The Wilcoxon matched-pairs signed-ranks test is a nonparametric test to test a claim that a population of matched pairs has the property that the matched pairs have differences with a median equal to zero
Example: You performed a small clinical trial to evaluate the efficacy of a new medication to treat hypertension. As part of the study, you collected participants’ systolic blood pressure before and after receiving the treatment. Using a significance level of 0.05, determine if the drug is effective.

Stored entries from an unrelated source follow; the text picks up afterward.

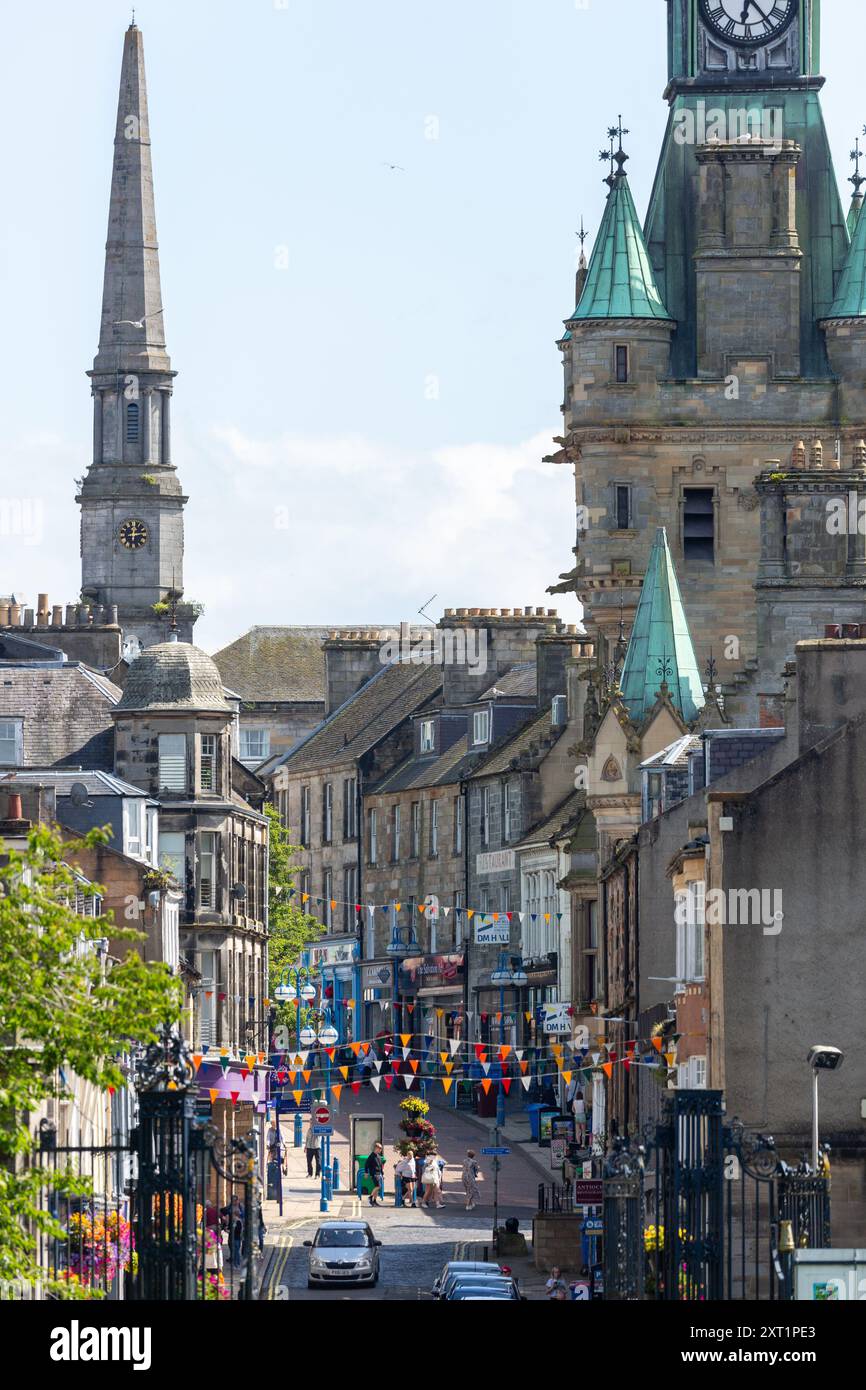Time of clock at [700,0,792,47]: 6:23
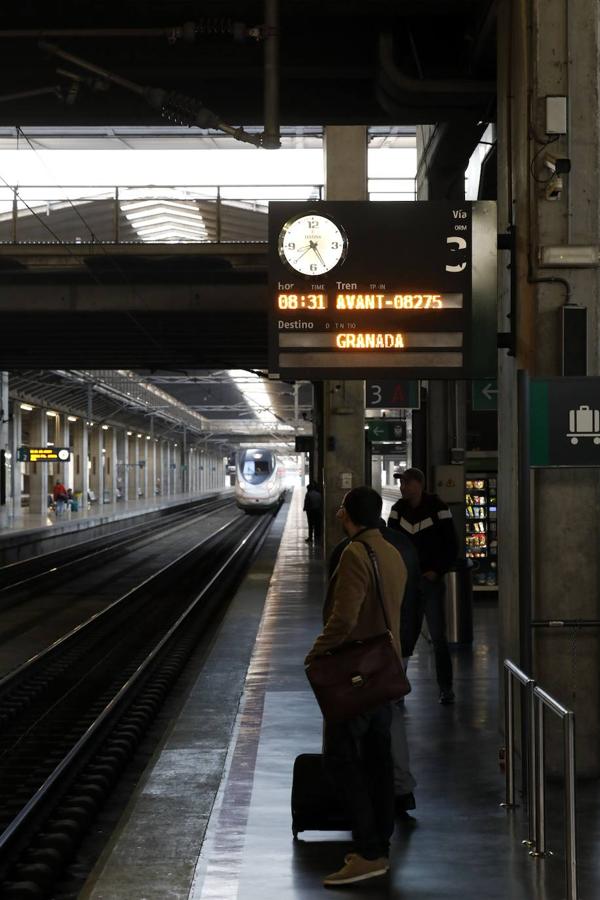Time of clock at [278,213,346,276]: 8:25
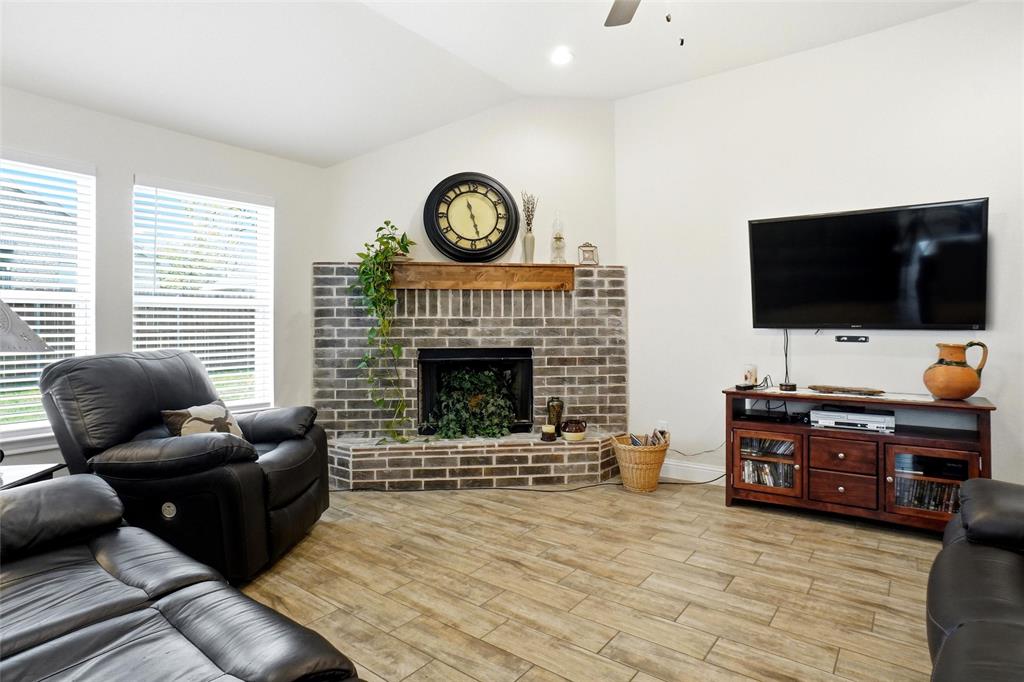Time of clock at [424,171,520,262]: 11:27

hypertension_df <- data.frame(
pre_sbp=c(145,130,141,127,120,153,120,122,125,127),
post_sbp=c(170,130,135,130,122,145,120,120,170,150)
) #create data frame
hypertension_df$delta_sbp <- hypertension_df$post_sbp-hypertension_df$pre_sbp #calculate change in systolic blood pressure
Let’s explore the data
summary(hypertension_df$delta_sbp)
## Min. 1st Qu. Median Mean 3rd Qu. Max.
## -8.0 -1.5 1.0 8.2 18.0 45.0
Next, draw a few plots. We start with a boxplot of change in weight.
hypertension_df %>% ggplot(aes(y=delta_sbp)) +
stat_boxplot(geom = 'errorbar', width = 0.2) +
geom_boxplot(fill='deepskyblue',outlier.colour="red", outlier.size=4) +
theme_light()
Next, we plot a histogram of change in weight.
hypertension_df %>% ggplot(aes(x=delta_sbp)) +
geom_histogram( bins =4, fill="deepskyblue", color="black") +
theme_light()
We assess normality using Q-Q plot.
hypertension_df %>% ggplot(aes(sample = delta_sbp)) +
stat_qq_line(size=2,aes(color='red'))+
stat_qq(size=2) +
theme_light()
shapiro.test(hypertension_df$delta_sbp)
##
## Shapiro-Wilk normality test
##
## data: hypertension_df$delta_sbp
## W = 0.82105, p-value = 0.02609
Since the data is right-skewed and the sample size <30, it is not appropriate to use paired t-test and we should use instead the Wilcoxon matched-pairs signed-ranks test.
\({H_0}: median_d = 0\)
\({H_1}: median_d \neq\ 0\)
wilcox.test(x = hypertension_df$delta_sbp,mu = 0)
##
## Wilcoxon signed rank test with continuity correction
##
## data: hypertension_df$delta_sbp
## V = 25.5, p-value = 0.3264
## alternative hypothesis: true location is not equal to 0
wilcox.test(x=hypertension_df$pre_sbp,y = hypertension_df$post_sbp,paired = TRUE)
##
## Wilcoxon signed rank test with continuity correction
##
## data: hypertension_df$pre_sbp and hypertension_df$post_sbp
## V = 10.5, p-value = 0.3264
## alternative hypothesis: true location shift is not equal to 0
Interpretation: Since the P-Value is > 0.05, we fail to reject the null hypothesis and conclude that there is no sufficient evidence to reject the claim that the median change in systolic blood pressure is equal to zero mmHg.